AI agents use csql_restore to create or update resources in Storage — usually the action step of a workflow, after the agent has gathered context. Every call changes real data in your Storage environment.
An AI agent can call csql_restore faster than any human can review — one bad instruction and it creates or modifies resources in Storage by the hundred, each call as confident as the last.
Attacks that exploit this kind of access
Restores a Cloud SQL backup to a Cloud SQL instance. It is categorised as a Write tool in the Storage MCP Server, which means it can create or modify data. Consider rate limits to prevent runaway writes.
Register the Storage MCP server in PolicyLayer and add a rule for csql_restore: allow, deny, rate-limit, or require approval. Point your MCP client at the PolicyLayer proxy URL and the rule is enforced on every call, before it reaches Storage. Nothing to install.
csql_restore is a Write tool with medium risk. Write tools should be rate-limited to prevent accidental bulk modifications.

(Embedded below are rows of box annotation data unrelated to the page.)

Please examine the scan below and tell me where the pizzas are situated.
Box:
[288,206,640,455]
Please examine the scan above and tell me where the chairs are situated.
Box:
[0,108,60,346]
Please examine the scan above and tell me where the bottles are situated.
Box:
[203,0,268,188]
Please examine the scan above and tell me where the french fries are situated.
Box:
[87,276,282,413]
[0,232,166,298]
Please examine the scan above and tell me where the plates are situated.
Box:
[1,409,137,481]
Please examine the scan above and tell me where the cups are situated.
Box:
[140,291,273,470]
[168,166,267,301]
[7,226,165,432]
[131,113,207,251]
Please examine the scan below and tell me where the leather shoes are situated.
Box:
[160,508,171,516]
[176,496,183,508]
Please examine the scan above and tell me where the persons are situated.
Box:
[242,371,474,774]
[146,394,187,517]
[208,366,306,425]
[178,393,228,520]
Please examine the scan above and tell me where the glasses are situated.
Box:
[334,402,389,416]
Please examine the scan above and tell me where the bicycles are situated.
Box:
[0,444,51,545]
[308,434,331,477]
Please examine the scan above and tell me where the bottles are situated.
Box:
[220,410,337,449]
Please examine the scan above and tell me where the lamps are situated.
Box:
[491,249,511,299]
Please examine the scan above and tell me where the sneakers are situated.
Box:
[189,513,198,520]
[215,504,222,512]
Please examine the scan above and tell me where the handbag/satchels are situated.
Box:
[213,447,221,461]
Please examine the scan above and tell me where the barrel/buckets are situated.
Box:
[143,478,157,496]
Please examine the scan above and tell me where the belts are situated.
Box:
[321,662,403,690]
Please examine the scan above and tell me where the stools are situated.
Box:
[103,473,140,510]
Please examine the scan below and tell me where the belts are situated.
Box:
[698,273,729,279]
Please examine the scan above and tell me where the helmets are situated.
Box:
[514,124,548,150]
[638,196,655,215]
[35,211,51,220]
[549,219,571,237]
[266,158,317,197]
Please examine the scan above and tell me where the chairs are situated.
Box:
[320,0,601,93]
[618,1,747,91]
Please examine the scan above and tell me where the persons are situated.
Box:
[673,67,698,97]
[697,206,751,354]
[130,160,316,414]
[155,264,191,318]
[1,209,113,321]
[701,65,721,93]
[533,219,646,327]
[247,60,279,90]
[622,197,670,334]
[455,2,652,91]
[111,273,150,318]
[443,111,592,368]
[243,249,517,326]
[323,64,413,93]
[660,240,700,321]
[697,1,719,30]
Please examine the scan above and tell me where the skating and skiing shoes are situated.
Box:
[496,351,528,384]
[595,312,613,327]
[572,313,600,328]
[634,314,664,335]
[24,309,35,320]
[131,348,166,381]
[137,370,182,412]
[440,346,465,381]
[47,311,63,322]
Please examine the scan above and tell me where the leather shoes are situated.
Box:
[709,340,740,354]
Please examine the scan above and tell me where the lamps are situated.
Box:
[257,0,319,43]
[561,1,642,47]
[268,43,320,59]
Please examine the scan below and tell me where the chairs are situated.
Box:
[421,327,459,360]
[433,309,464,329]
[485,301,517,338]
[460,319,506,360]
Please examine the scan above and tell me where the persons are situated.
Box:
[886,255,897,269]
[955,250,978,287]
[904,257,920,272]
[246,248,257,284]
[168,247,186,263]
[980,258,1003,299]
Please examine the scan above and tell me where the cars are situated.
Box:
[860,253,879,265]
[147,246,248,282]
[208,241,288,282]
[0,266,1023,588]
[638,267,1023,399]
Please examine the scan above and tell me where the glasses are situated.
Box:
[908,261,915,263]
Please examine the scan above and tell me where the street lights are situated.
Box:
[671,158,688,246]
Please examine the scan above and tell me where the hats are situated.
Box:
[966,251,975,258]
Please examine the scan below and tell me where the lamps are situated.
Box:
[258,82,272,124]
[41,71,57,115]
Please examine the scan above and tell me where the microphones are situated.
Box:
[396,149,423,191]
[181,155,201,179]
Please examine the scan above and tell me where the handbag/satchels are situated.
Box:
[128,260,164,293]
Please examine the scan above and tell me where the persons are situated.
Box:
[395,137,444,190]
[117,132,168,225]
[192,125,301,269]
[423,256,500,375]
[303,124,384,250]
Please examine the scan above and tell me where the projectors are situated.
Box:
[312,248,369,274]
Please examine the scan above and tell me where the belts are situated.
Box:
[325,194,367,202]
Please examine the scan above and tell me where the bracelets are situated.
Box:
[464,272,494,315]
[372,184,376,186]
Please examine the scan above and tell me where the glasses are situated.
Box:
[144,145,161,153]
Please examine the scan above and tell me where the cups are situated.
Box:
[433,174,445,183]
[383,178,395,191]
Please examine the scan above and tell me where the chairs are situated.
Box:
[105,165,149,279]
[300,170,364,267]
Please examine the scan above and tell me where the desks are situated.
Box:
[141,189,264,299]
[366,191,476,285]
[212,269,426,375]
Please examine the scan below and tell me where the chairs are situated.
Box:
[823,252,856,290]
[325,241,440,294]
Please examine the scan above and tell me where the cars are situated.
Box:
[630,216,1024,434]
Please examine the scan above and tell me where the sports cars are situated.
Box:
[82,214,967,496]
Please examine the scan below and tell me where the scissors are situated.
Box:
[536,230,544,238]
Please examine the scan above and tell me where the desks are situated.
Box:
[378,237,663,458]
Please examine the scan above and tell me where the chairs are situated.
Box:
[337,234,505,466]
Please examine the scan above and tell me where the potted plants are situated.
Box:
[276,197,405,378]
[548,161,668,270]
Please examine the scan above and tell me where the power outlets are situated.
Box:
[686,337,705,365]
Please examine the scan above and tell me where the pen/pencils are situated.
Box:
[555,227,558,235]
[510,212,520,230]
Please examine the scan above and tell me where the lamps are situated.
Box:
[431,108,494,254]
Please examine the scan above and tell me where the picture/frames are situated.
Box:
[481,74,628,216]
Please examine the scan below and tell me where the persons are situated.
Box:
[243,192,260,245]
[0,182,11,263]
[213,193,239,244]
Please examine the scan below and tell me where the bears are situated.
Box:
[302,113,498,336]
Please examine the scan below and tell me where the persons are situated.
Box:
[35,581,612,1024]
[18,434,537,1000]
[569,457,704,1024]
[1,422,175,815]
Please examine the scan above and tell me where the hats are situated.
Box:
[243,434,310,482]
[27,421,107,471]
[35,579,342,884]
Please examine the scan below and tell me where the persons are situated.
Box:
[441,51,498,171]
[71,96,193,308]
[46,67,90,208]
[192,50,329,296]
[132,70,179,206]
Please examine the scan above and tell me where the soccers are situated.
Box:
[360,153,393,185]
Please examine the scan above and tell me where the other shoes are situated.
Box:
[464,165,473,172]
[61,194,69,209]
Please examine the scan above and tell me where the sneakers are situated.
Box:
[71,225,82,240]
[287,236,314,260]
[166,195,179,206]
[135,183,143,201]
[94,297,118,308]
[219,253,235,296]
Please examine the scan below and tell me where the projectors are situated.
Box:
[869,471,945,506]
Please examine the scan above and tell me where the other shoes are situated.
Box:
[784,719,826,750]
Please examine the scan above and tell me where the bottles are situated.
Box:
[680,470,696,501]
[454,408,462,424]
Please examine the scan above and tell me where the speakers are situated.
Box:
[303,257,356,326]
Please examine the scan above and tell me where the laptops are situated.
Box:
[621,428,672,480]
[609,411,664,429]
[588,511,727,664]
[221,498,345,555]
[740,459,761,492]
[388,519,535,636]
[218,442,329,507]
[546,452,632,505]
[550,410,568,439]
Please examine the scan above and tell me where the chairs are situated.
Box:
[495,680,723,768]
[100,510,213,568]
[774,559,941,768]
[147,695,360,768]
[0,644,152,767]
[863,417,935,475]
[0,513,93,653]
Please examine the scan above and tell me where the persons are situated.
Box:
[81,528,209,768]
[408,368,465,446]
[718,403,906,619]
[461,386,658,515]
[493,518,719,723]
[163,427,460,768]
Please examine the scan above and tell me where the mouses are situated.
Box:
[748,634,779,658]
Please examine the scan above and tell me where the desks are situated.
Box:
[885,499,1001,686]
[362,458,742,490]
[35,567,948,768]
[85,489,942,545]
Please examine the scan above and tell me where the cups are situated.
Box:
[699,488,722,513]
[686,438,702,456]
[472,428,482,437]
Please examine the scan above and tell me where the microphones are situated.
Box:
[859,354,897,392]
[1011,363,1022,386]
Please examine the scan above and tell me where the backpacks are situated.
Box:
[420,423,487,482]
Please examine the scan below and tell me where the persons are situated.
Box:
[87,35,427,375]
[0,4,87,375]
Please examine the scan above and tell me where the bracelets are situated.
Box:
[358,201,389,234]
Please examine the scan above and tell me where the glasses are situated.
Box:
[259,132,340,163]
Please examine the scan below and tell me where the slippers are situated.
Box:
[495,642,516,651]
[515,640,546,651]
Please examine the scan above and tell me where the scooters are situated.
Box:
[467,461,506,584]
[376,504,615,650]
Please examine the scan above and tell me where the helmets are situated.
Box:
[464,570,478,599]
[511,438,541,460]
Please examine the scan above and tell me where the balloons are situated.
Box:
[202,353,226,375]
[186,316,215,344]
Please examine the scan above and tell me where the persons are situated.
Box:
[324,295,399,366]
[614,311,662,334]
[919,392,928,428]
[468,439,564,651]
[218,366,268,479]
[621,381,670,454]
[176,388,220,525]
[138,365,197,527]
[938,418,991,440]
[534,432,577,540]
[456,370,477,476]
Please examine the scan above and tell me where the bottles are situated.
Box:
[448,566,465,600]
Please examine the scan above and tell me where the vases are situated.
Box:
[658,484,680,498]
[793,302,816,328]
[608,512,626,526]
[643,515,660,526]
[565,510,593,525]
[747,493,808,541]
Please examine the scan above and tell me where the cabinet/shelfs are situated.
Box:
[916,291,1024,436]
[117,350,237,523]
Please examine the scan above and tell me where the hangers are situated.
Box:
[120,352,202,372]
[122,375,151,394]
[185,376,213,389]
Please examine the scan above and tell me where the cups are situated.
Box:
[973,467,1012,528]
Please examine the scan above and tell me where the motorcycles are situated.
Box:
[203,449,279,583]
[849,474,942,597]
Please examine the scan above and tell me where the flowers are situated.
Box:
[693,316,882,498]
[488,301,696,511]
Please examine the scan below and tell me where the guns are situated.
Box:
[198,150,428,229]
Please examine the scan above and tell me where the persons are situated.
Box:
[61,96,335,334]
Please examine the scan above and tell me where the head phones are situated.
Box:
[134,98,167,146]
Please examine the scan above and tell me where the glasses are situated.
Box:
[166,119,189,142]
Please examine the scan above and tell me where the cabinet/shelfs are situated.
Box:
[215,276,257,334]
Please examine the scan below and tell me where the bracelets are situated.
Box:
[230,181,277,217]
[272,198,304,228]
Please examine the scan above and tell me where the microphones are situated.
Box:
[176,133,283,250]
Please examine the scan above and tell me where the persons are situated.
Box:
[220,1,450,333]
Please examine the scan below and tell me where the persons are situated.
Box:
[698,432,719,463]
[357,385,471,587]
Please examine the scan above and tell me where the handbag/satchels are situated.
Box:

Yes. Add a rate_limit block to the csql_restore rule in your PolicyLayer policy. For example, setting max: 10 and window: 60 limits the tool to 10 calls per minute. Rate limits are tracked per agent session and reset automatically.
Set action: deny in the PolicyLayer policy for csql_restore. The AI agent will receive a policy violation error and cannot call the tool. You can also include a reason field to explain why the tool is blocked.